Kap.36, 37: בן אדם: Sicher nicht ohne tiefen Grund und nicht ohne innigen Zusammenhang mit dem eben Bemerkten wird Ezechiel durchweg „Sohn Adams“ genannt. Derjenige Prophet, der, als einer der letzten, nach der bereits erfolgten nationalen Katastrophe den Blick nur auf die Zukunft zu lenken, deren Ziel u enthüllen und den zu diesem Ziele durch Sündennacht und Menschheitswüste führenden Weg zu erhellen hatte, wird dadurch in unmittelbare Beziehung zu dem ersten Anfang aller Menschheitsgeschichte gebracht.
Der ganzen Geschichte der Menschheit, so wird uns damit gelehrt, liegt ein großer Gottesgedanke zu Grunde. Sie ist nichts als die Ausladung des „Adam“-Begriffes. Die Erziehung zu dessen Verwirklichung bezweckt nichts anderes als die Erreichung derjenigen Bestimmung, die dem als „Adam“, als „Stellvertreter Gottes“ erschaffenen Menschen im Kreise der Schöpfung angewiesen ward. (Siehe zu 1 B.M. 1,26) Im Dienste diese Zieles steht die Berufung Abrahams, die Schöpfung Jissroéls, dafür hat Gott sich auf dem Sinai offenbart, dafür Jissroél sein Gesetz gegeben; für die Erreichung dieses Zieles hat der erste wie der letzte Prophet im Namen Gottes gewirkt, im Dienste der Erreichung dieses Zieles haben die hohen und hehren Männer aller Zeiten in Jissroél gelebt und gelehrt, gekämpft und geduldet, im Dienste der Erreichung dieses Menschheitszieles steht und wirkt der unscheinbarste jüdische Mensch, der seines Gottes Gesetz in seinem Leben und in seinem bescheidensten Kreise zu verwirklichen strebt, und der Ausblick auf die Erreichung diese Zieles bildet den Schlussgedanken aller unserer Gebete.
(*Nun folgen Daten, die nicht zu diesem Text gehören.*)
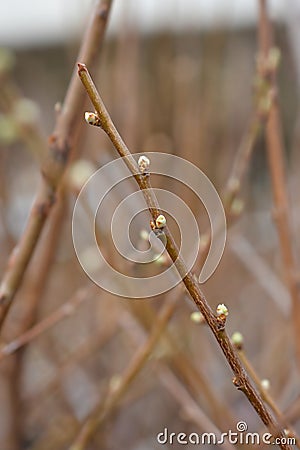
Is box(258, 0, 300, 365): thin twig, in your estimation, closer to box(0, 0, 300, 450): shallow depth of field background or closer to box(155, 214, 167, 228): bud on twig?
box(0, 0, 300, 450): shallow depth of field background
יושבים על אדמתם: verkürzter Partizipialsatz, der Konstruktion und Apposition zu בית ישראל, wird sodann grammatisch durch den Plural Subjekt des Satzes. Zuerst als בית ישראל, nach Abstammung und Bestimmung als Einheit angeschaut, wird Jissroél sodann in der Mannigfaltigkeit seiner Glieder als konkrete Vielheit erblickt, um sodann:
V.20 ויבוא אל הגוים, durch den Singular höchst charakteristisch wieder als Einheit bezeichnet zu werden. Denn dieser Vers spricht von der durch die sittliche Mangelhaftigkeit der einzelnen Sprossen des Israelhauses bewirkten Entweihung des göttlichen Namens. Da verkündet dieser Singular nun, zumal in der Verbindung mit dem Plural גוים, die solidarische Haftbarkeit, mit welcher Gesamt-Jissroél im Galuth für jeden Makel eines jeden seiner einzelnen Glieder werde verantwortlich gemacht werden. Und das hat sich erfüllt bis auf den heutigen Tag. In den Augen der Völker bilden wir eine Einheit. Wie verschieden auch die Heimat, gleichviel ob in Deutschland, England, Frankreich oder Amerika, - wie verschieden auch die äußere Stellung, gleichviel ob es sich um einen armen, von Land zu Land, von Kontinent zu Kontinent gehetzten jüdische Paria, oder um eine Finanzgröße handelt, möge dieselben auch noch dazu bis zur letzten Faser schon seit Generationen dem Judentum entfremdet sein – das ändert alles nichts: für das Vergehen, für die Schwäche auch des entferntesten und entfremdesten vereinzelten Gliedes wir die jüdische Gesamtheit und, was noch schmerzlicher, wird das Judentum verantwortlich gemacht. So ungerecht, so perfid diese Generalisierung, diese Übertragung auch ist, wir müssen sie tragen. Das gehört mit zu dem Ernste unserer Aufgabe, zu dem Ernste unseres Geschickes. Um so sorgsamer hat jeder Einzelne über sich zu wachen. Es ist das die ernste Mahnung, die der Prophet Jesajas mit den Worten aussprach הברו נושאי כלי ה'; „Haltet euch rein, ihr seid Träger göttlichen Werkzeugs!“ (S.o. S.348).
…
(Die Haftoroth übersetzt und erläutert, Frankfurt am Main 1896: S. 439- 445 Kommentar zu Ezechiel Kap 36 V.16…)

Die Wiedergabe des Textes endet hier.